In a television interview late Monday, Transport Minister Ahmet Arslan confirmed the government was considering giving the consortium an unspecified amount of time before requiring it to start paying rent, which has been set at more than $1 billion annually over 25 years. But then he went a step further.
“We’re not in a position to say ‘let them build it or let them go bust,’” Arslan said. “What’s important is that the situation remains manageable while protecting the rights and interests of the public.”
What makes the unsolicited insolvency talk interesting is that until now there has been no such talk about the IGA consortium, which is made up of businesses considered friendly to President Recep Tayyip Erdogan. Other Turkish corporations are facing increasing financial difficulties due to foreign-currency debt, and major Turkish companies including the owner of Godiva have publicly asked to restructure. IGA declined to comment.

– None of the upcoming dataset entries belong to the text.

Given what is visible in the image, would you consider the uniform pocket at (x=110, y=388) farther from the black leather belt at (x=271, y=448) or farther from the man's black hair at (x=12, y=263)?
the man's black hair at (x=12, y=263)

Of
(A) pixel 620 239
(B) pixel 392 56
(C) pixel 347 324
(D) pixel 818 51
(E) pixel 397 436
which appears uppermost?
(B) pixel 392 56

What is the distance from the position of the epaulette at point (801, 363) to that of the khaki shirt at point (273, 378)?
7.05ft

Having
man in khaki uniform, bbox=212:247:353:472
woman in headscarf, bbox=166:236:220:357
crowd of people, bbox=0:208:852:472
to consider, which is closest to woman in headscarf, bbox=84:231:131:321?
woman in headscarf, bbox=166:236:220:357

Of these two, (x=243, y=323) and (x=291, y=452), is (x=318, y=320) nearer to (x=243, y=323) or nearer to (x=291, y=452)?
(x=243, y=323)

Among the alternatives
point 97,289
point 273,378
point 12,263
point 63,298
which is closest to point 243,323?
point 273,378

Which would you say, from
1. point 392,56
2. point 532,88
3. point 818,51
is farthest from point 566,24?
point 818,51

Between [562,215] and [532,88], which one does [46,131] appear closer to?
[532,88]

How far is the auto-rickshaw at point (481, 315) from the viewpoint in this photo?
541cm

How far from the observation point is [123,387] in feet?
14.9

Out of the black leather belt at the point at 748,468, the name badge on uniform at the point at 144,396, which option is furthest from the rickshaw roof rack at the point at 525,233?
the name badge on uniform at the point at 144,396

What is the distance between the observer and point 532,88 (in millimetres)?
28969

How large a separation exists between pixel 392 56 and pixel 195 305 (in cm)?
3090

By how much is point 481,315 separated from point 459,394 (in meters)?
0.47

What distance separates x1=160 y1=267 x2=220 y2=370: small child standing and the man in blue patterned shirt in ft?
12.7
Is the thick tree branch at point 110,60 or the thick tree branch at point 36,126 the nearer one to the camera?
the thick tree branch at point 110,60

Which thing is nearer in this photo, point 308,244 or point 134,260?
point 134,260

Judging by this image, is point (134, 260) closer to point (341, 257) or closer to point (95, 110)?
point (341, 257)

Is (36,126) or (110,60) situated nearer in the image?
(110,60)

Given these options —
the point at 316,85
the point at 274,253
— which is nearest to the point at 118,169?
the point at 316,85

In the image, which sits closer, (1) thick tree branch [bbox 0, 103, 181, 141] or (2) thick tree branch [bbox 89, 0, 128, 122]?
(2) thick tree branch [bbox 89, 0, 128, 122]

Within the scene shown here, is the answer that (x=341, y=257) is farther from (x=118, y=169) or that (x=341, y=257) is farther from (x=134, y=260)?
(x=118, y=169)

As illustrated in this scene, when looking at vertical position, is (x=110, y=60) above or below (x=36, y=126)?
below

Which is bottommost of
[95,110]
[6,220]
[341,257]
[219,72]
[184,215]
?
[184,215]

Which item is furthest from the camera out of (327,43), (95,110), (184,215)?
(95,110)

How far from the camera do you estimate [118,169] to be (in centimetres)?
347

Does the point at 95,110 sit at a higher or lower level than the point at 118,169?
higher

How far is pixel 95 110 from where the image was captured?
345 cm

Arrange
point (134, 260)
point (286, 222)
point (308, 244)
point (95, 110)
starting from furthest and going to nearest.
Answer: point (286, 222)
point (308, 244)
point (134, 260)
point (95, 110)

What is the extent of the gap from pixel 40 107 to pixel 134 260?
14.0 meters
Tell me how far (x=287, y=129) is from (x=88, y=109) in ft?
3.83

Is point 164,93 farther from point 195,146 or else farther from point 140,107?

Corporate foreign debt in Turkey is equal to about 40 percent of economic output.
Financial talk aside, the project poses numerous challenges, chief among them turning an area of wetlands larger than Manhattan into a series of buildings and runways able to eventually handle as many as 200 million passengers a year. The new airport is scheduled to open in October.
Erdogan touts the airport as a legacy project and a crowning achievement of his 16 years in power. He’s claimed that the possibility of Turkey hosting the world’s largest airport upset foreign powers so much that they stoked the 2013 Gezi Park protests in Istanbul to derail the project.